● **Directions**
All that should be output is the block of lines below from the line with "genus: Aepyceros" to the line with "scientific name: Aves", both included, exactly as written.

● **Entries provided**
++++++++++

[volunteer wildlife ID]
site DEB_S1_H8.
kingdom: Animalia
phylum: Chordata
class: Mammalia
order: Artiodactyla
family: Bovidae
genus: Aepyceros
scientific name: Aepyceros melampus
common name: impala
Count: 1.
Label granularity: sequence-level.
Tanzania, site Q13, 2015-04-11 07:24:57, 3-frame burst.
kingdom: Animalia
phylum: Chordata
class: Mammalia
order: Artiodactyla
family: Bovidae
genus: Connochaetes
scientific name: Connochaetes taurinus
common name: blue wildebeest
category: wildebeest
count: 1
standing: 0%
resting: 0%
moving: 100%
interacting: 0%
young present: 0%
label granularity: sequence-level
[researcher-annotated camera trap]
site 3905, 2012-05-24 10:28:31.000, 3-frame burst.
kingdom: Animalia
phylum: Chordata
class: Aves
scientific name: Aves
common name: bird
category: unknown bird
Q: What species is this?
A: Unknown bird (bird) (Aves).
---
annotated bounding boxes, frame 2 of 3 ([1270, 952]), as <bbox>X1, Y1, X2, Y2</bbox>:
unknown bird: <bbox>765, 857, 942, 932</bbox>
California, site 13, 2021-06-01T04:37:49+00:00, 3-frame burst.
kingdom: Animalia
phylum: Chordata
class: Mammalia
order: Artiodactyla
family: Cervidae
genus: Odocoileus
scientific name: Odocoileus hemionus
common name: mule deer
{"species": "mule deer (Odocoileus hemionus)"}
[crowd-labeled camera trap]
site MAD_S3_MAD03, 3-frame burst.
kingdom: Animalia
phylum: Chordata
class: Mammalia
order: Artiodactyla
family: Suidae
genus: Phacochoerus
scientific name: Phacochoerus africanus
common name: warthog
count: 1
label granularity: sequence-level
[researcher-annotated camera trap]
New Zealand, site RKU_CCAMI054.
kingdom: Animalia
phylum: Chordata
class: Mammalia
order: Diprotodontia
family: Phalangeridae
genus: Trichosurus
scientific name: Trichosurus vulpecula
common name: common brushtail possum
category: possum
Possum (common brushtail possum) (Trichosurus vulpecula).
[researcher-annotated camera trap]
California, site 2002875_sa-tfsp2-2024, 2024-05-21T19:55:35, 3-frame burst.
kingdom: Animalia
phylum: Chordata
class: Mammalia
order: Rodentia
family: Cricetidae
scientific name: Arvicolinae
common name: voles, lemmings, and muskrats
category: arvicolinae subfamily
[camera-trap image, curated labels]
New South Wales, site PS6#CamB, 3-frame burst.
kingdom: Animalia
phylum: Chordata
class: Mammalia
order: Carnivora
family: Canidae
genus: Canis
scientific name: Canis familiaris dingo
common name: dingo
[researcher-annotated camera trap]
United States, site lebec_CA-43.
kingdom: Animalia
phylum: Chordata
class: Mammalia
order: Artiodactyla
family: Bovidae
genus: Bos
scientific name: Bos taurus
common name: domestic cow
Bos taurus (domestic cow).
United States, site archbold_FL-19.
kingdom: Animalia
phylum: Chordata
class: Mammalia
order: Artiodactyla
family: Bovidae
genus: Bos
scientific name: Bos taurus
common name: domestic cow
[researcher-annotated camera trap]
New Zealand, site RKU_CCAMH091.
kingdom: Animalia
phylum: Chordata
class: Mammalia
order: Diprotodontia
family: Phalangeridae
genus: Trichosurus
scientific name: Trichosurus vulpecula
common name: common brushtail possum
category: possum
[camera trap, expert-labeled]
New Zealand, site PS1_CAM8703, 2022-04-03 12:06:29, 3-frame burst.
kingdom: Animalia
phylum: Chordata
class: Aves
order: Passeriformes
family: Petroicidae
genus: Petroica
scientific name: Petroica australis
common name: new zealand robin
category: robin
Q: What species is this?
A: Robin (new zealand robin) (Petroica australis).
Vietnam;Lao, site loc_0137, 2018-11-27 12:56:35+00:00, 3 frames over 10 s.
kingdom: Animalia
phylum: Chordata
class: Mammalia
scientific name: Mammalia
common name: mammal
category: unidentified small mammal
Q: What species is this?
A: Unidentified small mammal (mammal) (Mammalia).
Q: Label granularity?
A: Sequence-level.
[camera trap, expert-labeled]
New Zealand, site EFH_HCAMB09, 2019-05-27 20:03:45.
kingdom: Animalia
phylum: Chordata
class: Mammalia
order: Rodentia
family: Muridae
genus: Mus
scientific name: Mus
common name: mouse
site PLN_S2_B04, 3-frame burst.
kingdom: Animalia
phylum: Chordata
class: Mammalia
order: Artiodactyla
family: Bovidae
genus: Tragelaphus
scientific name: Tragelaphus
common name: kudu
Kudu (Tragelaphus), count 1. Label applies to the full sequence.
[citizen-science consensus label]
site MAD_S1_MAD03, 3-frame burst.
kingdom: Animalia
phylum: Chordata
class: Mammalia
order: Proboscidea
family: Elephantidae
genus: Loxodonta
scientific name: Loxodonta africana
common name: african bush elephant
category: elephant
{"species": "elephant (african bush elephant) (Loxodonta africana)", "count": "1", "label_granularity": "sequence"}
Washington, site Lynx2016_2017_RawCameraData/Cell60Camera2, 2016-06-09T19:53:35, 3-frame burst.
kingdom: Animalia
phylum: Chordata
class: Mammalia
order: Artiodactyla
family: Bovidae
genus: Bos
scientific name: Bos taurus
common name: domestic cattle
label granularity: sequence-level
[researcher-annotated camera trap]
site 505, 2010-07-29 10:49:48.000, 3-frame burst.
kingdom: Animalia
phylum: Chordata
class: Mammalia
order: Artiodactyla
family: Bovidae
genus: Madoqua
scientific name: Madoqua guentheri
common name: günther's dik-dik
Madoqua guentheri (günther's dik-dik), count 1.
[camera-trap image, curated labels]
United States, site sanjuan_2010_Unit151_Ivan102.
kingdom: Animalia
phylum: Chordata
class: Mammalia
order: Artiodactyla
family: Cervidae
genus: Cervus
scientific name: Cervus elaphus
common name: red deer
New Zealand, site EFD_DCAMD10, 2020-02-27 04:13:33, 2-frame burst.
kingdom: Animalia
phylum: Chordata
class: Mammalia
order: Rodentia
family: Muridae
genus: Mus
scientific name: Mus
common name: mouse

++++++++++

● **Response**
genus: Aepyceros
scientific name: Aepyceros melampus
common name: impala
Count: 1.
Label granularity: sequence-level.
Tanzania, site Q13, 2015-04-11 07:24:57, 3-frame burst.
kingdom: Animalia
phylum: Chordata
class: Mammalia
order: Artiodactyla
family: Bovidae
genus: Connochaetes
scientific name: Connochaetes taurinus
common name: blue wildebeest
category: wildebeest
count: 1
standing: 0%
resting: 0%
moving: 100%
interacting: 0%
young present: 0%
label granularity: sequence-level
[researcher-annotated camera trap]
site 3905, 2012-05-24 10:28:31.000, 3-frame burst.
kingdom: Animalia
phylum: Chordata
class: Aves
scientific name: Aves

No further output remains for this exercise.